# Bike trailer training



## Dechi (Aug 22, 2015)

She might want to be in on the action. Do you have a way to let her walk a little while, or trot, before putting her in the trailer ?

I know my dogs (toys), especially Beckie, would go nuts if she didn’t get to walk/jog/run with the bike !


----------



## SamieNorman (Aug 9, 2019)

Zesti_V, I do not bike train but I am very interested in seeing what people say about this. But if I were to give any advice I would just say that repetition always helps! Also maybe try toys since treats dont work? I personally would only have certain toys for biking so they are new and fun each time. But that's the extent of my knowledge on this. 

I am wanting to train Norman to run/jog by me with a bike (since I am a terrible runner). So I hope you have luck with this!! 

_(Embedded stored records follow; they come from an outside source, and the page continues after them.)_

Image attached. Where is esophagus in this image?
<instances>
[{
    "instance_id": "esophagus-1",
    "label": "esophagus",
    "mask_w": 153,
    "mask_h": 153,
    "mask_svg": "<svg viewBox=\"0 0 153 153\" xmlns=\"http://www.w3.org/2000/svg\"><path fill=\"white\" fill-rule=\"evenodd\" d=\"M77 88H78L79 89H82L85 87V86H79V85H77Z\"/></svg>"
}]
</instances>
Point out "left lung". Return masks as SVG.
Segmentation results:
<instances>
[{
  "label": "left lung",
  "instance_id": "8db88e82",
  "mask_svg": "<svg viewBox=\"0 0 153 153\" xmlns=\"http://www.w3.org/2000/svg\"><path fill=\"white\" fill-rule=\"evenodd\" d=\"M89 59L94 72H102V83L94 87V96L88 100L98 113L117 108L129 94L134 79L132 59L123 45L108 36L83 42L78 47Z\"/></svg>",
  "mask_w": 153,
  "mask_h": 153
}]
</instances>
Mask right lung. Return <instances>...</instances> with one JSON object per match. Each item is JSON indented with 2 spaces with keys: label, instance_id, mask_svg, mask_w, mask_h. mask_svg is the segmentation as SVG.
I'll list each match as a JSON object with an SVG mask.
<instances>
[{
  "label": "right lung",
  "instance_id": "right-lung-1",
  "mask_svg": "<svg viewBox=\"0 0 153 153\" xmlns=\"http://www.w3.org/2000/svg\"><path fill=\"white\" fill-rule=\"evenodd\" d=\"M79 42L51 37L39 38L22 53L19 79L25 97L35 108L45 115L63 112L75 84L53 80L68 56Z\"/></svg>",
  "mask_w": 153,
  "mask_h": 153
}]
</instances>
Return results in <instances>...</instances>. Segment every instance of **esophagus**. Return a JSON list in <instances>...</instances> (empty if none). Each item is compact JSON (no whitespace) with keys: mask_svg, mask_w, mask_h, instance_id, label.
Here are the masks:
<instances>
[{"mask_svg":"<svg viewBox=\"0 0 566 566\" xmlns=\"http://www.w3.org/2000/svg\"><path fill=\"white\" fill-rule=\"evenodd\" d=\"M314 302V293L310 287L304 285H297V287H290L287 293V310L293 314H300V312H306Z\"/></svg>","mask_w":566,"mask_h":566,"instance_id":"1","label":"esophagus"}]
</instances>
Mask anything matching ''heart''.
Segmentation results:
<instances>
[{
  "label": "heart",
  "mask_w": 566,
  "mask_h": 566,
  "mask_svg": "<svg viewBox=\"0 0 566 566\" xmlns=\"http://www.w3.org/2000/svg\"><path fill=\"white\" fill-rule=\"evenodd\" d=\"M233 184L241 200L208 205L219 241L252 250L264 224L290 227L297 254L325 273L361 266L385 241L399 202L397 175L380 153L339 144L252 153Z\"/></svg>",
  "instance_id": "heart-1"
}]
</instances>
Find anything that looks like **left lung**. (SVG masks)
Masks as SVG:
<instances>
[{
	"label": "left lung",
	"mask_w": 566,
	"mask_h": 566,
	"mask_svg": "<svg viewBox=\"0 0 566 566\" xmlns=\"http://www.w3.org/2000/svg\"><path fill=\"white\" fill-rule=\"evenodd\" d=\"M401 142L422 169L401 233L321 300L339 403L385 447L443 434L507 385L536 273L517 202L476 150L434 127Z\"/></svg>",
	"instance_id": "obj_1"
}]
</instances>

Can I ask where you got the Burley Tail Wagon?? I love it!


----------



## Zesti_V (Aug 7, 2019)

Hi Samie (and Norman)-

We actually gave up on the bike trailer after a couple of days and instead opted to try a bike handlebar basket. Jessie immediately took to the basket and enjoys 2x daily rides after her walks. The only disadvantage of the basket for us is the way it tethers to her harness doesn't leave her much room to turn around. So I just stop when she starts to fidget so I can unbuckle her and face her the other way, then she settles in for more riding 

I did genuinely like the Tail Wagon- it seemed really well built and designed. But it was way too big for an 11lb poodle who hated being that "far" away from us. We bought it from and returned it to Amazon, so there's probably going to be a really good used deal through Amazon Warehouse soon if you want one!!


----------